Prostate carcinoma incidence has been declining since 1992 after a period of marked increase. Recent data from the National Cancer Data Base (NCDB) were examined to assess changes in prostate carcinoma patient characteristics and disease and treatment patterns coincidental to this decline. The NCDB is a program of the American College of Surgeons Commission on Cancer and the American Cancer Society that collects timely data from institutions representing every level of cancer care.


Data from 1114 hospitals regarding 103,979 patients diagnosed with prostate carcinoma in 1992 and from 1144 hospitals regarding 72,337 patients diagnosed in 1995 were studied. Patient and disease characteristics studied included age, race, American Joint Committee on Cancer stage, and tumor histologic grade. Trends in treatment and variations in treatment by region also were examined.


The average age at diagnosis declined by 2 years over the period studied and the proportion of patients identified as African-American increased from 8.8% to 11.8%. The proportion of patients diagnosed with localized disease and the proportion of tumors of moderately differentiated histologic grade increased. The overall proportion of patients treated by radical prostatectomy increased and the use of external beam radiation treatment decreased. Substantial regional variation in treatment patterns was observed. The Pacific and Mountain state regions of the U. S. had the highest proportions of patients treated by radical prostatectomy although increases were occurring in other regions. Use of external beam radiation treatment was highest in the Northeast and Southeast states and was declining in the majority of regions. Use of brachytherapy radiation treatment by implantation of radioactive seeds was infrequent but increasing.

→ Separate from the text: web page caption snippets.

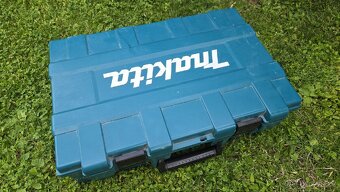MAKITA HR4003C Kombinované kladivo - 2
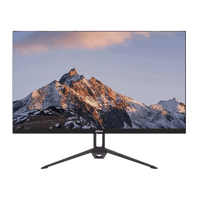 Dahua LM27-B201E Monitor | 27-Inch FHD (1920 x 1080) Resolution | 100Hz Refresh Rate | IPS Display | E Led Backlight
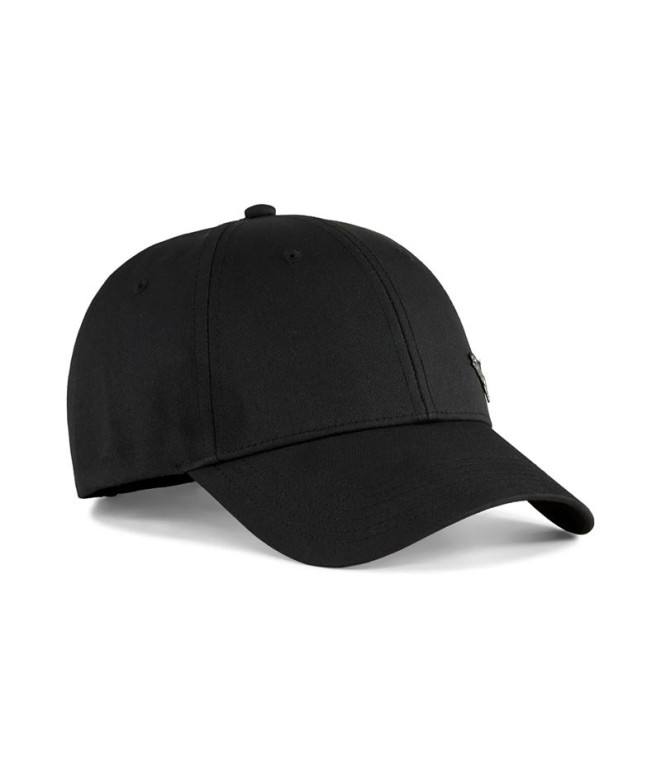 Boné Puma Essentials Metal Cat B, Preto, Homem
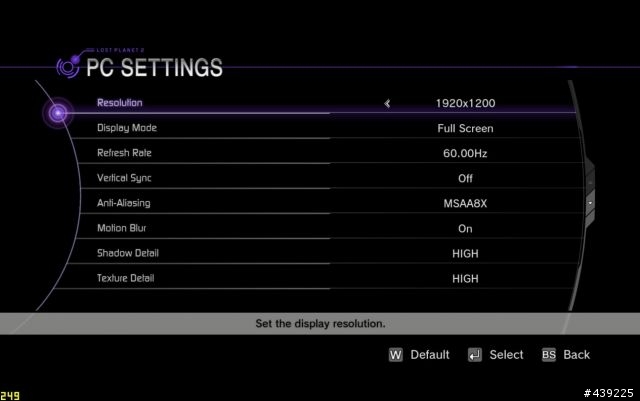朝向爆肝之夜 ASUS EAH6850 DirectCU2DIS1GD5 13款遊戲效能測試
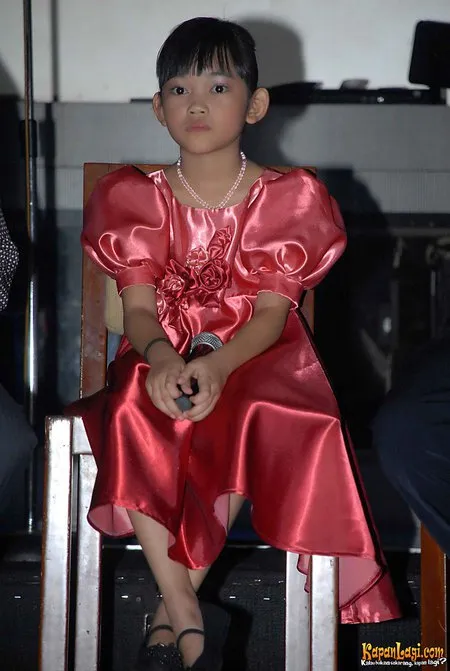 Foto Lana Nitibaskara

Comparison of the basic characteristics of prostate carcinoma data from 1992 and 1995 shows that patients are being diagnosed at younger ages and earlier stages, the proportion of African-Americans has increased, and more patients are being treated for cure. Regional differences in patterns of care persist but may be moderating. The annual prostate carcinoma death rate in the U.S. has declined an average of 1% per year since 1990.